▶ Exercise requirements
a. Answer these questions about the passage on the chip industry:
(i) Which two places does it call manufacturing kings of wafer production?
(ii) During what period did South Korea incubate its industrial exports in a closed home market?
(iii) Which three are eager to regain their own chipmaking bases?
b. Write the next few sentences of the passage on the chip industry, picking up after its last sentence.

▶ Page extract
In chips, size matters. The size is not simply the ever-decreasing nanometerage of the wafers – where Korea and Taiwan are manufacturing kings – but also the size of the market in which they can be incubated.
Guancha added, “although the industry generally believes that China’s competitiveness is not as good as that of South Korea in terms of quality, some analysts pointed out that China’s semiconductor industry will develop rapidly under the strong support of its own government and the full fault-tolerant opportunities provided by the huge domestic market.”
Given how South Korea carefully incubated its own industrial exports in a closed, home market from the 1960s to the ’80s, those words no doubt send a shudder down the spine of Korean semiconductor executives.
And there are yet more forces at work – albeit in the West, not the East.
The US, the European Union and Japan are also eager to regain their own chipmaking bases by throwing tens of billions at the sector. This vast pool of new capital may dilute the investments made by the likes of TSMC and Samsung.

▶ Data to examine

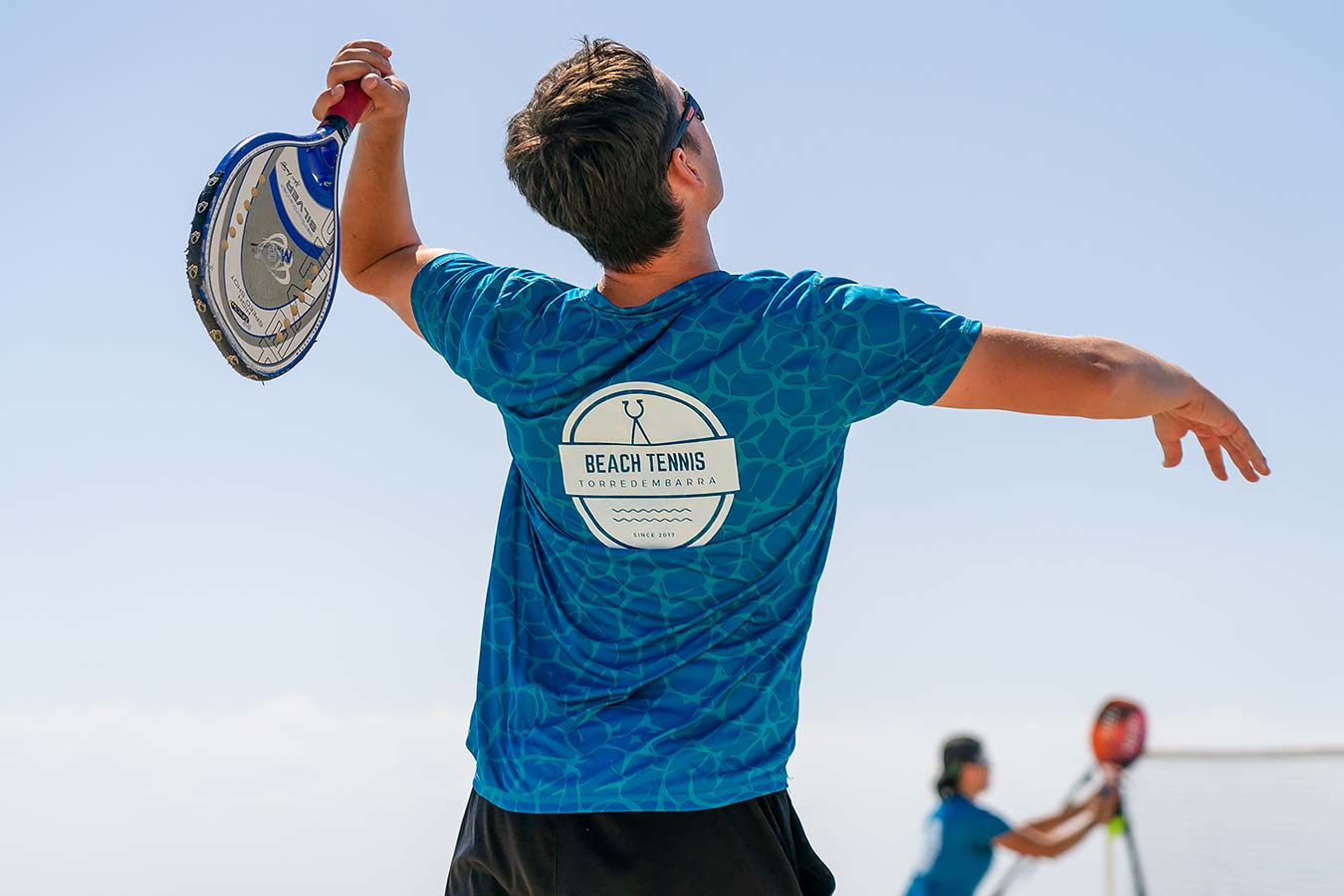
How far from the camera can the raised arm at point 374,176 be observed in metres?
==
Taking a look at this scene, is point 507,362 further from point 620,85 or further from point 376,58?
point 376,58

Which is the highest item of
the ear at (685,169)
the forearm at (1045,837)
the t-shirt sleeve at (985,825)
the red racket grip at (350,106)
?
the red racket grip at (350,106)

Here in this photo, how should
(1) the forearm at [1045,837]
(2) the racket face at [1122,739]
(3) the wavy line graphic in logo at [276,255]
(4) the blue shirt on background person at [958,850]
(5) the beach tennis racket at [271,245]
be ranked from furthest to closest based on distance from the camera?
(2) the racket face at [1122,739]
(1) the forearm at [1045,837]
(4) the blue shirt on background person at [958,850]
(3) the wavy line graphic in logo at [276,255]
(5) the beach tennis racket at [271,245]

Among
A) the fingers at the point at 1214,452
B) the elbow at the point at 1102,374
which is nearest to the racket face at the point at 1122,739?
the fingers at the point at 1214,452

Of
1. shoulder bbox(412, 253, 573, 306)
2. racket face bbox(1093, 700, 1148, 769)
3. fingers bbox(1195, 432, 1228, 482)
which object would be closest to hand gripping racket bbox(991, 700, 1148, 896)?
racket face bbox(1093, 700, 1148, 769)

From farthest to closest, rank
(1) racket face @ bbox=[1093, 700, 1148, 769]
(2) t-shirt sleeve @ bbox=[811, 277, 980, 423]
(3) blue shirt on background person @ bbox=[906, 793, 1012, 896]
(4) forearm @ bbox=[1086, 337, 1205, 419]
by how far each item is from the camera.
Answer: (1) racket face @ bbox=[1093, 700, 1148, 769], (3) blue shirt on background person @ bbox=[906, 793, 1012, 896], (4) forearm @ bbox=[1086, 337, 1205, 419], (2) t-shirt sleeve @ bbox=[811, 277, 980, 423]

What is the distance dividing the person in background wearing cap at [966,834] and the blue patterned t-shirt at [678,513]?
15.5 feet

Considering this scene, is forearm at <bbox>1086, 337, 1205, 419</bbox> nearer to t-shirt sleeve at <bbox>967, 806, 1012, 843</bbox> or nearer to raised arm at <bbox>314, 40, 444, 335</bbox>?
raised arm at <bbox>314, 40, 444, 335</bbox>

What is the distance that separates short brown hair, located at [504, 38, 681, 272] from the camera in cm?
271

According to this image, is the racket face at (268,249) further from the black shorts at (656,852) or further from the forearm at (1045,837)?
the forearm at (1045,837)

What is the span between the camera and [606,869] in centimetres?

▶ Set of answers
a.
(i) Korea and Taiwan
(ii) From the 1960s to the '80s
(iii) The US, the European Union and Japan

b.
A war worth fighting
South Korea is a global leader in industries including shipbuilding and electric-vehicle batteries and is winning global kudos for its popular culture. But none of these sectors are nearly as lucrative or geopolitically significant as the semiconductor industry.
For South Korea’s economy to continue to grow and prosper in the face of a shrinking population and geopolitical uncertainties, all-out efforts to foster its chip industry are imperative.
South Korea no longer feels assured by being the dominant player only in memory. It now looks to become the dominant force across chip manufacturing, from contract manufacturing to image sensors to automotive chips. If achieved, this would mean economic prosperity for decades to come.
In May of 2021, South Korea announced a whopping $450 billion chip investment plan dubbed the “K-Semiconductor Belt Strategy” to take the nation’s chip industry to the next level. Of course, much of that capital expenditure had already been announced by industry players. Even so, the scope remains massive.
Then-president Moon Jae-in said at the time that South Korea “will solidify its position as the world’s top memory semiconductor producer and take the lead globally in [non-memory] semiconductors as well, thereby achieving the goal of becoming a comprehensive semiconductor powerhouse in 2030.”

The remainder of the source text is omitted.